* _Text block_
>>>

From 6cff51b0a530c7574f3f23f38a2e4494f82d0be3 Mon Sep 17 00:00:00 2001
From: Andrew Fitzgibbon <awf@microsoft.com>
Date: Sat, 24 Jul 2021 13:38:12 +0100
Subject: [PATCH] Knossos.register, and delayed compilation (#960)

---
 .vscode/launch.json              |  29 ++++-
 examples/dl-activations/gelu.py  |   4 +
 examples/dl-activations/relu3.py |  10 ++
 examples/dl-capsule/sqrl.py      |   2 +
 src/bench/conftest.py            |  16 +--
 src/bench/run-bench.py           |  13 +-
 src/python/ksc/__init__.py       |   6 +-
 src/python/ksc/torch_frontend.py | 215 ++++++++++++++++++++++++-------
 src/python/ksc/torch_utils.py    |  10 +-
 test/ts2k/test_dl_activations.py |  12 +-
 test/ts2k/test_torch_frontend.py |  49 +++----
 11 files changed, 254 insertions(+), 112 deletions(-)

<<<

* _Written instruction_
Reproduce the patch summary above in full, character for character.

Entries on spatial positioning:
>>>

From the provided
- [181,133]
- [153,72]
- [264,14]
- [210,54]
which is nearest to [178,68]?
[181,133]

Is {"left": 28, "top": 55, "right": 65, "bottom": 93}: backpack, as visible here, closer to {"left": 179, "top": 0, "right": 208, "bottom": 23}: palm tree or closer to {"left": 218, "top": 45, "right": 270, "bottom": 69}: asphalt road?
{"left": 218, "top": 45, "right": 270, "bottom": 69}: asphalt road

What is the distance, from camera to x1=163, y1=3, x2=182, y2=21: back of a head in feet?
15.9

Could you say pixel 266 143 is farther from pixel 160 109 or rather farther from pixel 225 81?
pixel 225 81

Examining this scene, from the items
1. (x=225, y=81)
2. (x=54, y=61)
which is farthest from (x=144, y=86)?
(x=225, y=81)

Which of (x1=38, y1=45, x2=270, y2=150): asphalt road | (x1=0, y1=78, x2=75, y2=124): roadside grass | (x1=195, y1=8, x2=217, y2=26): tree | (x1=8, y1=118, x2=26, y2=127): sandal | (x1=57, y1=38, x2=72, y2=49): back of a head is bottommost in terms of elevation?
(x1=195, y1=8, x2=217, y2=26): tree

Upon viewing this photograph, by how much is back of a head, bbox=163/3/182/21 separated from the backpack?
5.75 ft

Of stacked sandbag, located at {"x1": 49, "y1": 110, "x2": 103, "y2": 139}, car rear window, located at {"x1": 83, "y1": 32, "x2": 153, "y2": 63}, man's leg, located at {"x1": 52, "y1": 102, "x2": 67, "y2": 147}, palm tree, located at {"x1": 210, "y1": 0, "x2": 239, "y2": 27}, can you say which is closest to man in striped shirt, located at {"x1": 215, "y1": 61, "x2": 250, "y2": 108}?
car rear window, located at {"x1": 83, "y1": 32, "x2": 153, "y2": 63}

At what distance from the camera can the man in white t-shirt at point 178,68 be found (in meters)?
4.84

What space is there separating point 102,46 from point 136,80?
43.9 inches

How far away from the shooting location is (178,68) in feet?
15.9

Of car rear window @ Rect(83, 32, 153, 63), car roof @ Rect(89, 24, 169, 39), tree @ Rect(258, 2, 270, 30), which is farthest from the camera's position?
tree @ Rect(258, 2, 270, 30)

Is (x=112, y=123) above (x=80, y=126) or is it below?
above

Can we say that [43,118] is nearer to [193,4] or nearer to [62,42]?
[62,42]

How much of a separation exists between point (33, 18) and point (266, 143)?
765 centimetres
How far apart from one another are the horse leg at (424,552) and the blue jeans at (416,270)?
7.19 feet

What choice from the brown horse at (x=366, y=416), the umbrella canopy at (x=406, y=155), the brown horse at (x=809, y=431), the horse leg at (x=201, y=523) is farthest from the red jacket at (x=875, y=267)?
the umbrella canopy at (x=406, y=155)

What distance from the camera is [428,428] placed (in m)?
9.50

<<<

* _The output_
From 6cff51b0a530c7574f3f23f38a2e4494f82d0be3 Mon Sep 17 00:00:00 2001
From: Andrew Fitzgibbon <awf@microsoft.com>
Date: Sat, 24 Jul 2021 13:38:12 +0100
Subject: [PATCH] Knossos.register, and delayed compilation (#960)

---
 .vscode/launch.json              |  29 ++++-
 examples/dl-activations/gelu.py  |   4 +
 examples/dl-activations/relu3.py |  10 ++
 examples/dl-capsule/sqrl.py      |   2 +
 src/bench/conftest.py            |  16 +--
 src/bench/run-bench.py           |  13 +-
 src/python/ksc/__init__.py       |   6 +-
 src/python/ksc/torch_frontend.py | 215 ++++++++++++++++++++++++-------
 src/python/ksc/torch_utils.py    |  10 +-
 test/ts2k/test_dl_activations.py |  12 +-
 test/ts2k/test_torch_frontend.py |  49 +++----
 11 files changed, 254 insertions(+), 112 deletions(-)